Navy planes are painted gray, dark on top, light underneath. These were kind of brownish. Couldn’t see any Navy insignia, either.”
“Maybe they were Turks,” Calvin suggested. He lowered the binoculars, thoughtful.
“What the hell is that?”
Brady said the words in such a curious, unexcited manner that Calvin simply glanced toward where he was pointing. He could see something moving across the water, something small and dark and very, very fast. He realized what it was just as it flashed past the port side of the Falcon
Patriot’s bridge and slammed into the hull amidships. The explosion followed instantly, the detonation sending a rippling shudder through the tanker’s deck.

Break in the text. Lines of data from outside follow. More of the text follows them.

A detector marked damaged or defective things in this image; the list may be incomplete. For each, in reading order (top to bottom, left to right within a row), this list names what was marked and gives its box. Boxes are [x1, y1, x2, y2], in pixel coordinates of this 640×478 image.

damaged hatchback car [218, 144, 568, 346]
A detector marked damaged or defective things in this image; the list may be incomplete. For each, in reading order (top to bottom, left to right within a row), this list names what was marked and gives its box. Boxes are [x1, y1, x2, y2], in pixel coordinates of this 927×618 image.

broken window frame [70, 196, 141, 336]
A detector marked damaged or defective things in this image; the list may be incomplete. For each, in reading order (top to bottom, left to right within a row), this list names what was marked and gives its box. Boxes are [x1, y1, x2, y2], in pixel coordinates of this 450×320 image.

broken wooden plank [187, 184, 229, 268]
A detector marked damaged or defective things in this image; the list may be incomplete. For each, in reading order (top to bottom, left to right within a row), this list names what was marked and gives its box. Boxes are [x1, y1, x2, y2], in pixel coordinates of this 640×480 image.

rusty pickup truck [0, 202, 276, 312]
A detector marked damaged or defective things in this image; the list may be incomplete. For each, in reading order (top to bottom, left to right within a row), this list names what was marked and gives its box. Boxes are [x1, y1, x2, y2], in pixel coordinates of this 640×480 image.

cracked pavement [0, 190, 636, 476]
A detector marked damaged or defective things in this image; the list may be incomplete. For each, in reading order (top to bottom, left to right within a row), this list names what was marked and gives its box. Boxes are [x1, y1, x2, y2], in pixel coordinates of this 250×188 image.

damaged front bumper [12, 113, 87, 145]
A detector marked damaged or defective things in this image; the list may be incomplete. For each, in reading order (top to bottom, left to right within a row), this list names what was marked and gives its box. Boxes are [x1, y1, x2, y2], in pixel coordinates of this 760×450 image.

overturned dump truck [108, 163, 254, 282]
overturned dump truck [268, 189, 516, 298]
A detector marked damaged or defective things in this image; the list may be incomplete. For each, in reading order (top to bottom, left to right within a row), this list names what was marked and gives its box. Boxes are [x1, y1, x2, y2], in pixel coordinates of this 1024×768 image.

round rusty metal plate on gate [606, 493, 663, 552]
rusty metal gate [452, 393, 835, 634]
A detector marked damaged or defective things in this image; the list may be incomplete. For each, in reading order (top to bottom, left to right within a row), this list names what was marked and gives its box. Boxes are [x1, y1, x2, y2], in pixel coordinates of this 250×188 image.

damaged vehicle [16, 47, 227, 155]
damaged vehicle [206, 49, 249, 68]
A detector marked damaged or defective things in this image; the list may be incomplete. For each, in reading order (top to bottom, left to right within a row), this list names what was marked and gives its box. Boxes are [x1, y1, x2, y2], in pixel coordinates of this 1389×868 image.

A ball of black and orange erupted from forward as Calvin and Brady both were pitched to the deck.
“What the bloody hell-” But Calvin’s words were lost in the thunder of the blast, followed in an instant by a hurricane roar of furiously burning aviation gasoline. The missile had ruptured Three-port, loosing a torrent of JP-5 and igniting it.
A second missile ― he thought it was a second missile, though in the thunder and boiling smoke he couldn’t be sure of anything ― struck forward. He could feel the ship lurch to starboard with the impact, could feel her bows drifting…
Smoke was pouring aft across the bridge wing, so thick now he could scarcely see more than five feet. On hands and knees to avoid being pitched over the safety railing by further explosions, he crawled toward the bridge door, tumbling inside as Brady staggered in close behind him. The bridge watch, most of them, were on the deck; the helmsman was still at the wheel, clinging to it as if to life itself. The broad, slanted windscreen had shattered, the safety glass spilling across the bridge deck like millions of tiny glass spheres. Smoke made visibility worse, if anything, inside than out.
“Johnson!” he yelled at the helmsman. “Bring her to port! Full speed!”
The helmsman gaped at him, unseeing, uncomprehending. Heaving himself up off the deck, Calvin staggered to the wheel, shoved Johnson aside, and shoved the throttles forward. He could still feel the bite of the rudder as he spun the wheel left; tankers were ponderous beasts and slow to respond to the helm, but the Falcon Patriot had enough way on that she ought to be able to get clear of the shipping channel.
Calvin had several goals in mind, all urgent. The missile or missiles had struck the Patriot’s port side; by bringing the bow to port, he could slow the flooding somewhat and possibly keep the damaged hull sections from tearing themselves apart as they plowed ahead through the water. Too, the vessel was currently in the deepest part of the navigable channel; if she sank here, salvage would be difficult at best, and her hulk would block the channel for weeks, maybe months. If he could steer her to the shoal water to the west, however, he could ground her keel on hard bottom, keeping the channel clear and also making salvage and on-site repair efforts easier.